[Exercise prompt]
Extend the passage below on hotels marketing to meeting and convention attendees, continuing from its final sentence.

[Passage shown]

Marketing to meeting attendees

An increasing number of hotels have also begun marketing to meeting and convention attendees, promoting a range of leisure-based incentives and discounts.

Several chains are incentivizing pre-stays and post-stays by offering group rates three days before and after an event. In the case of Destination Hotels, employees are actively encouraged to promote the same negotiated rate to business travelers for extended stays.

Certain hotels are also exploiting the fact that a large section of business travelers aren’t checking-in alone—more than 50% bring family members or a significant other with them.

Universal Orlando Resort in Florida is doing a great job of marketing to this demographic, offering a range of family-friendly extras, such as afternoon discounts at Universal Studios, and early admission to their Wizarding World of Harry Potter attraction.

The Wizarding World of Harry Potter - Diagon Alley at Universal Orlando Resort.
After the conference, head out on the Hogwarts Express.

[Data segment]

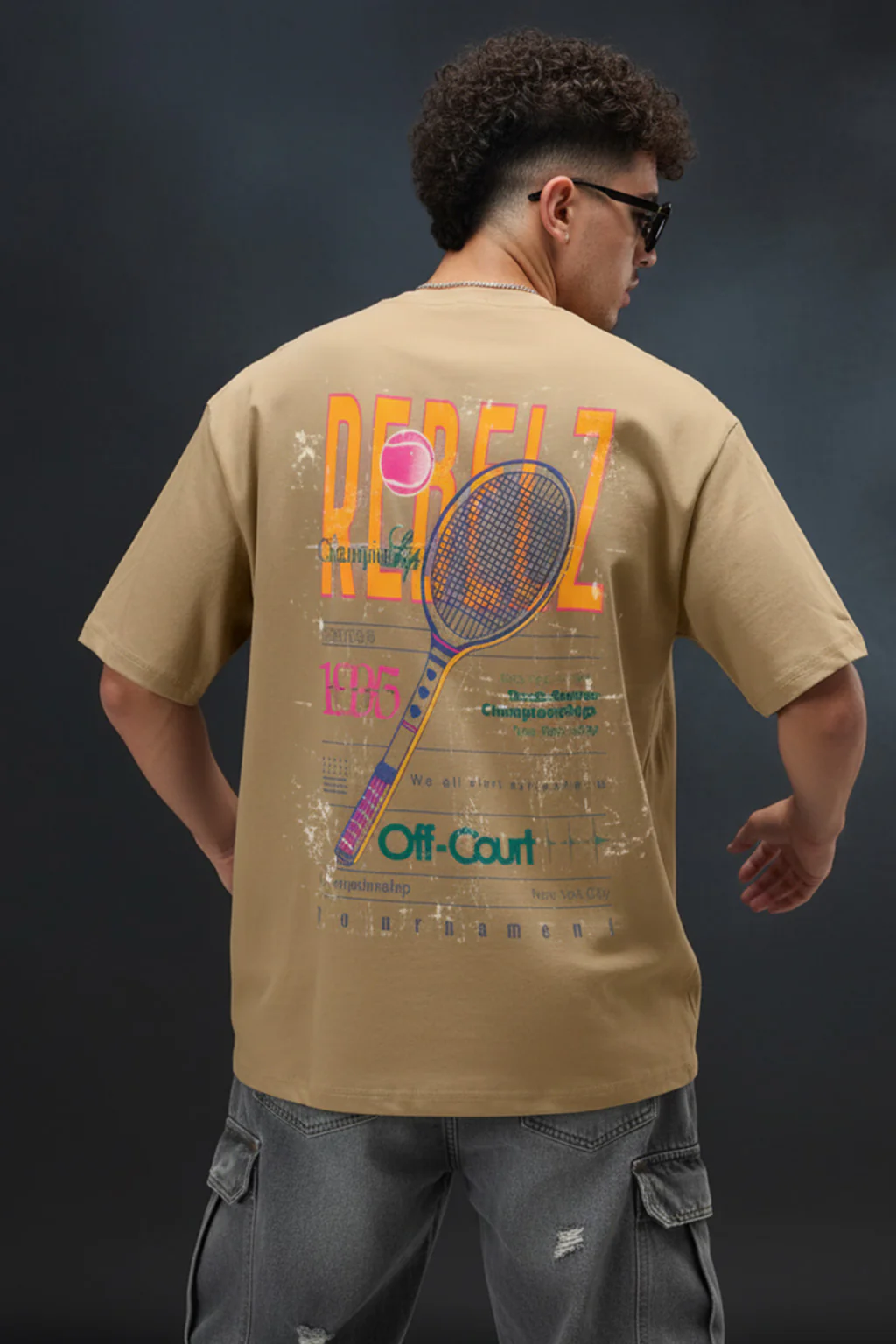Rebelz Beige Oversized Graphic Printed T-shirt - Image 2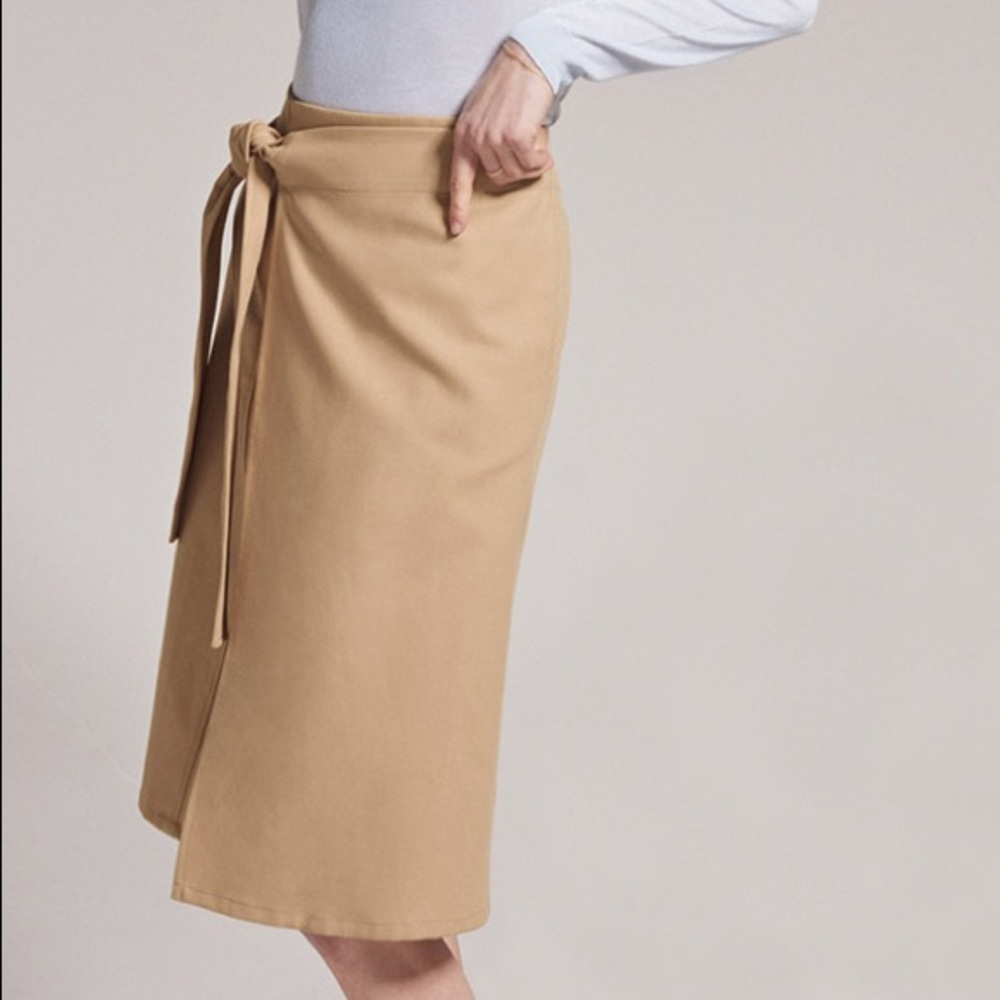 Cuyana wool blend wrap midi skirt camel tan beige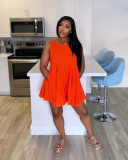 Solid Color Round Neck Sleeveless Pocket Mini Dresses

[Response box]
Of course, not all properties can lay claim to such major family attractions. But there are plenty of other incentives that could be marketed, from providing discounts on popular city attractions, and booking sightseeing tours, to creating travel itineraries to help families plan their leisure time during a trip.

A personalized approach

Of course, hotels could go further still by personalizing leisure options to business travelers during pre-arrival communication.

Acquiring detailed guest information before a stay would mean specific interests could be catered for.
Based on this information, a hotel might offer to reserve concert tickets for a music fan, or book a table at a top restaurant for a food lover. If a guest expressed a desire to relax between meetings, discounts on spa or massage treatments might be more appealing.

By gaining an in-depth understanding of guests, marketing leisure facilities and providing ways to enjoy time in a destination, hotels stand a greater chance of attracting business travelers looking to enjoy free time beyond their hours of work.